Models in dresses designed by college graduate students at a catwalk show in Nanjing, East China's Jiangsu province, May 20, 2016. [Photo/IC] |
Chinese super-shoppers are willing to buy clothes and takeout when they shop online, according to a report issued by Worldpay, a leading payments company with global reach.
Super-shoppers are defined as those who use their preferred payment method to shop online weekly or daily, and purchase goods with a value of 51 pounds ($66.59) or more, said Worldpay, which polled 20,000 consumers in 10 countries in the survey.
The report said 40 percent of Chinese super-shoppers bought clothes during their latest online shopping experience, and 13 percent of Chinese super-shoppers order takeaway through the internet, the highest proportion of online meal shopping in the world.
A woman looks at her mobile phone against the backdrop of various take-out apps. [Photo/IC] |
Moreover, Chinese are the biggest mobile shoppers in the world, as 33 percent of Chinese super-shoppers made their last online purchase through a mobile phone. They are more likely to use a credit card (54%) or debit card (27%) to pay for one-off online purchases than Alipay (18%).
"Facing strong buying power of super-shoppers worldwide, retailers must innovate and deliver the paying method what super-shoppers want, and let them pay in the way that suits them best", said Tang Kok San, vice president of business development at Worldpay China.
London-headquartered Worldpay processes payments across 146 countries and 126 currencies, and helps customers accept more than 300 different payment types, by providing an end-to-end service that includes acquiring, treasury, gateway, alternative payments and risk management.
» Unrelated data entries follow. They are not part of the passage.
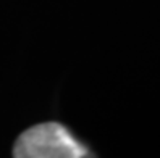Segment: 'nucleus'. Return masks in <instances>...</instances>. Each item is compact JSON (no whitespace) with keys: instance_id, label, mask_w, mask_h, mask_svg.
I'll return each mask as SVG.
<instances>
[{"instance_id":"1","label":"nucleus","mask_w":160,"mask_h":158,"mask_svg":"<svg viewBox=\"0 0 160 158\" xmlns=\"http://www.w3.org/2000/svg\"><path fill=\"white\" fill-rule=\"evenodd\" d=\"M16 158H82L88 148L58 123L37 124L24 131L13 147Z\"/></svg>"}]
</instances>
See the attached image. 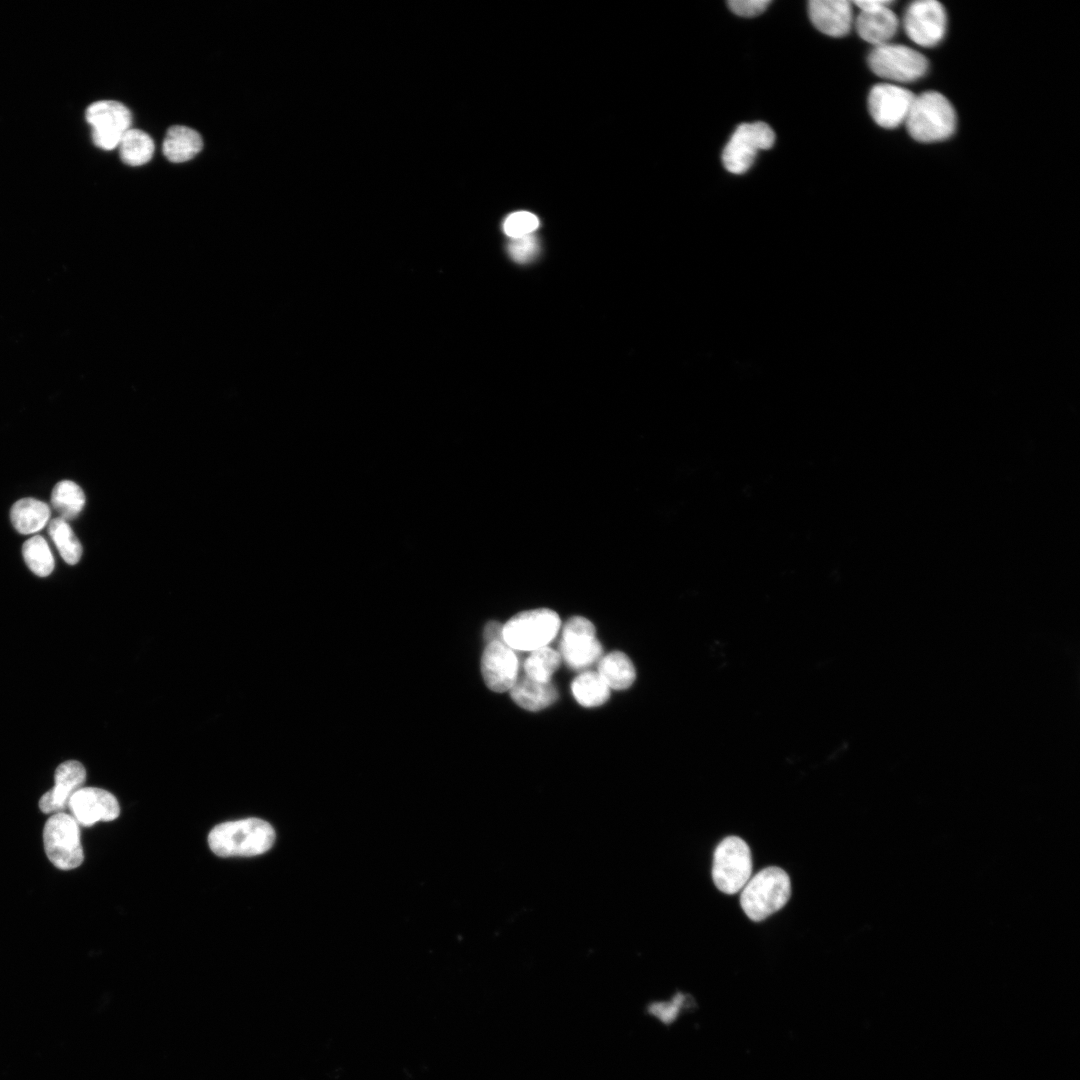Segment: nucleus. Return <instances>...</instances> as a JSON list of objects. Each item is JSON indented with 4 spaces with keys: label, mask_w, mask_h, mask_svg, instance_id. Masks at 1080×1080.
<instances>
[{
    "label": "nucleus",
    "mask_w": 1080,
    "mask_h": 1080,
    "mask_svg": "<svg viewBox=\"0 0 1080 1080\" xmlns=\"http://www.w3.org/2000/svg\"><path fill=\"white\" fill-rule=\"evenodd\" d=\"M275 838L270 823L251 817L216 825L208 835V844L220 857H251L267 852Z\"/></svg>",
    "instance_id": "nucleus-1"
},
{
    "label": "nucleus",
    "mask_w": 1080,
    "mask_h": 1080,
    "mask_svg": "<svg viewBox=\"0 0 1080 1080\" xmlns=\"http://www.w3.org/2000/svg\"><path fill=\"white\" fill-rule=\"evenodd\" d=\"M905 125L914 140L938 142L952 136L957 116L953 105L943 94L926 91L915 95Z\"/></svg>",
    "instance_id": "nucleus-2"
},
{
    "label": "nucleus",
    "mask_w": 1080,
    "mask_h": 1080,
    "mask_svg": "<svg viewBox=\"0 0 1080 1080\" xmlns=\"http://www.w3.org/2000/svg\"><path fill=\"white\" fill-rule=\"evenodd\" d=\"M791 883L781 868L767 867L745 884L740 903L745 914L753 921H762L780 910L789 900Z\"/></svg>",
    "instance_id": "nucleus-3"
},
{
    "label": "nucleus",
    "mask_w": 1080,
    "mask_h": 1080,
    "mask_svg": "<svg viewBox=\"0 0 1080 1080\" xmlns=\"http://www.w3.org/2000/svg\"><path fill=\"white\" fill-rule=\"evenodd\" d=\"M560 625L558 614L550 609L523 611L503 625L502 637L511 649L534 651L545 647L554 639Z\"/></svg>",
    "instance_id": "nucleus-4"
},
{
    "label": "nucleus",
    "mask_w": 1080,
    "mask_h": 1080,
    "mask_svg": "<svg viewBox=\"0 0 1080 1080\" xmlns=\"http://www.w3.org/2000/svg\"><path fill=\"white\" fill-rule=\"evenodd\" d=\"M43 844L48 859L58 869H75L84 860L79 824L67 813H55L48 818L43 829Z\"/></svg>",
    "instance_id": "nucleus-5"
},
{
    "label": "nucleus",
    "mask_w": 1080,
    "mask_h": 1080,
    "mask_svg": "<svg viewBox=\"0 0 1080 1080\" xmlns=\"http://www.w3.org/2000/svg\"><path fill=\"white\" fill-rule=\"evenodd\" d=\"M868 65L874 74L893 84L916 81L928 70V60L922 53L894 43L874 47L868 56Z\"/></svg>",
    "instance_id": "nucleus-6"
},
{
    "label": "nucleus",
    "mask_w": 1080,
    "mask_h": 1080,
    "mask_svg": "<svg viewBox=\"0 0 1080 1080\" xmlns=\"http://www.w3.org/2000/svg\"><path fill=\"white\" fill-rule=\"evenodd\" d=\"M751 874L752 857L747 843L737 836L724 838L714 851L712 877L715 886L723 893L735 894L743 889Z\"/></svg>",
    "instance_id": "nucleus-7"
},
{
    "label": "nucleus",
    "mask_w": 1080,
    "mask_h": 1080,
    "mask_svg": "<svg viewBox=\"0 0 1080 1080\" xmlns=\"http://www.w3.org/2000/svg\"><path fill=\"white\" fill-rule=\"evenodd\" d=\"M775 134L764 122L744 123L737 127L722 153V162L733 174L746 172L760 150L773 146Z\"/></svg>",
    "instance_id": "nucleus-8"
},
{
    "label": "nucleus",
    "mask_w": 1080,
    "mask_h": 1080,
    "mask_svg": "<svg viewBox=\"0 0 1080 1080\" xmlns=\"http://www.w3.org/2000/svg\"><path fill=\"white\" fill-rule=\"evenodd\" d=\"M906 35L921 47H934L944 38L947 14L936 0H918L909 4L903 16Z\"/></svg>",
    "instance_id": "nucleus-9"
},
{
    "label": "nucleus",
    "mask_w": 1080,
    "mask_h": 1080,
    "mask_svg": "<svg viewBox=\"0 0 1080 1080\" xmlns=\"http://www.w3.org/2000/svg\"><path fill=\"white\" fill-rule=\"evenodd\" d=\"M86 120L92 128L94 144L103 150H112L119 146L123 135L131 128L132 115L122 103L102 100L87 108Z\"/></svg>",
    "instance_id": "nucleus-10"
},
{
    "label": "nucleus",
    "mask_w": 1080,
    "mask_h": 1080,
    "mask_svg": "<svg viewBox=\"0 0 1080 1080\" xmlns=\"http://www.w3.org/2000/svg\"><path fill=\"white\" fill-rule=\"evenodd\" d=\"M915 95L908 89L893 83L873 86L868 95V109L873 120L881 127L893 129L905 123Z\"/></svg>",
    "instance_id": "nucleus-11"
},
{
    "label": "nucleus",
    "mask_w": 1080,
    "mask_h": 1080,
    "mask_svg": "<svg viewBox=\"0 0 1080 1080\" xmlns=\"http://www.w3.org/2000/svg\"><path fill=\"white\" fill-rule=\"evenodd\" d=\"M518 667L516 654L503 641L487 644L481 658V671L490 690L498 693L510 690L518 678Z\"/></svg>",
    "instance_id": "nucleus-12"
},
{
    "label": "nucleus",
    "mask_w": 1080,
    "mask_h": 1080,
    "mask_svg": "<svg viewBox=\"0 0 1080 1080\" xmlns=\"http://www.w3.org/2000/svg\"><path fill=\"white\" fill-rule=\"evenodd\" d=\"M68 808L83 826H92L99 821H112L120 814L116 797L101 788L82 787L71 797Z\"/></svg>",
    "instance_id": "nucleus-13"
},
{
    "label": "nucleus",
    "mask_w": 1080,
    "mask_h": 1080,
    "mask_svg": "<svg viewBox=\"0 0 1080 1080\" xmlns=\"http://www.w3.org/2000/svg\"><path fill=\"white\" fill-rule=\"evenodd\" d=\"M85 780L86 770L80 762H63L55 771L54 786L39 800L40 810L45 814L64 812L71 797L83 787Z\"/></svg>",
    "instance_id": "nucleus-14"
},
{
    "label": "nucleus",
    "mask_w": 1080,
    "mask_h": 1080,
    "mask_svg": "<svg viewBox=\"0 0 1080 1080\" xmlns=\"http://www.w3.org/2000/svg\"><path fill=\"white\" fill-rule=\"evenodd\" d=\"M808 13L813 25L828 36L842 37L851 29L853 11L846 0H812Z\"/></svg>",
    "instance_id": "nucleus-15"
},
{
    "label": "nucleus",
    "mask_w": 1080,
    "mask_h": 1080,
    "mask_svg": "<svg viewBox=\"0 0 1080 1080\" xmlns=\"http://www.w3.org/2000/svg\"><path fill=\"white\" fill-rule=\"evenodd\" d=\"M899 19L890 6L860 11L856 19L859 36L874 47L890 43L897 34Z\"/></svg>",
    "instance_id": "nucleus-16"
},
{
    "label": "nucleus",
    "mask_w": 1080,
    "mask_h": 1080,
    "mask_svg": "<svg viewBox=\"0 0 1080 1080\" xmlns=\"http://www.w3.org/2000/svg\"><path fill=\"white\" fill-rule=\"evenodd\" d=\"M510 693L518 706L529 711L542 710L558 698L557 689L551 682H539L526 675L517 678Z\"/></svg>",
    "instance_id": "nucleus-17"
},
{
    "label": "nucleus",
    "mask_w": 1080,
    "mask_h": 1080,
    "mask_svg": "<svg viewBox=\"0 0 1080 1080\" xmlns=\"http://www.w3.org/2000/svg\"><path fill=\"white\" fill-rule=\"evenodd\" d=\"M202 147L201 135L196 130L175 125L167 130L162 150L169 161L182 163L194 158L202 150Z\"/></svg>",
    "instance_id": "nucleus-18"
},
{
    "label": "nucleus",
    "mask_w": 1080,
    "mask_h": 1080,
    "mask_svg": "<svg viewBox=\"0 0 1080 1080\" xmlns=\"http://www.w3.org/2000/svg\"><path fill=\"white\" fill-rule=\"evenodd\" d=\"M51 509L48 504L34 498H23L13 504L10 519L20 534H32L43 529L49 522Z\"/></svg>",
    "instance_id": "nucleus-19"
},
{
    "label": "nucleus",
    "mask_w": 1080,
    "mask_h": 1080,
    "mask_svg": "<svg viewBox=\"0 0 1080 1080\" xmlns=\"http://www.w3.org/2000/svg\"><path fill=\"white\" fill-rule=\"evenodd\" d=\"M598 673L609 688L622 690L635 680V668L630 658L620 651L604 656L598 665Z\"/></svg>",
    "instance_id": "nucleus-20"
},
{
    "label": "nucleus",
    "mask_w": 1080,
    "mask_h": 1080,
    "mask_svg": "<svg viewBox=\"0 0 1080 1080\" xmlns=\"http://www.w3.org/2000/svg\"><path fill=\"white\" fill-rule=\"evenodd\" d=\"M560 656L574 670H581L596 662L602 654V646L595 637L562 640Z\"/></svg>",
    "instance_id": "nucleus-21"
},
{
    "label": "nucleus",
    "mask_w": 1080,
    "mask_h": 1080,
    "mask_svg": "<svg viewBox=\"0 0 1080 1080\" xmlns=\"http://www.w3.org/2000/svg\"><path fill=\"white\" fill-rule=\"evenodd\" d=\"M576 701L584 707H596L605 703L610 695L609 687L598 672L587 671L578 675L571 685Z\"/></svg>",
    "instance_id": "nucleus-22"
},
{
    "label": "nucleus",
    "mask_w": 1080,
    "mask_h": 1080,
    "mask_svg": "<svg viewBox=\"0 0 1080 1080\" xmlns=\"http://www.w3.org/2000/svg\"><path fill=\"white\" fill-rule=\"evenodd\" d=\"M121 160L129 166H141L150 161L154 153V142L144 131L130 128L119 143Z\"/></svg>",
    "instance_id": "nucleus-23"
},
{
    "label": "nucleus",
    "mask_w": 1080,
    "mask_h": 1080,
    "mask_svg": "<svg viewBox=\"0 0 1080 1080\" xmlns=\"http://www.w3.org/2000/svg\"><path fill=\"white\" fill-rule=\"evenodd\" d=\"M51 504L58 512L59 518L65 521L72 520L82 511L85 505V494L73 481L62 480L52 490Z\"/></svg>",
    "instance_id": "nucleus-24"
},
{
    "label": "nucleus",
    "mask_w": 1080,
    "mask_h": 1080,
    "mask_svg": "<svg viewBox=\"0 0 1080 1080\" xmlns=\"http://www.w3.org/2000/svg\"><path fill=\"white\" fill-rule=\"evenodd\" d=\"M48 533L64 561L70 565L77 564L82 556V546L69 524L59 517L55 518L49 522Z\"/></svg>",
    "instance_id": "nucleus-25"
},
{
    "label": "nucleus",
    "mask_w": 1080,
    "mask_h": 1080,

It entered the Chinese market in 2014 and established cooperation with Alipay, Alibaba Group Holding Ltd's payment affiliate and China UnionPay to help their retailers complete cross-border transactions online and expand businesses in overseas market, such as Southeast Asia, Europe and the US.
"The e-commerce is developing rapidly and the Chinese online payment market is full of potential. We will continue to cooperate with major payment platforms in China, including Alipay, UnionPay and WeChat Wallet to help them expand in Japan, India and South America; meanwhile we will build up channels to help overseas retailers to enter the Chinese market," Tang said.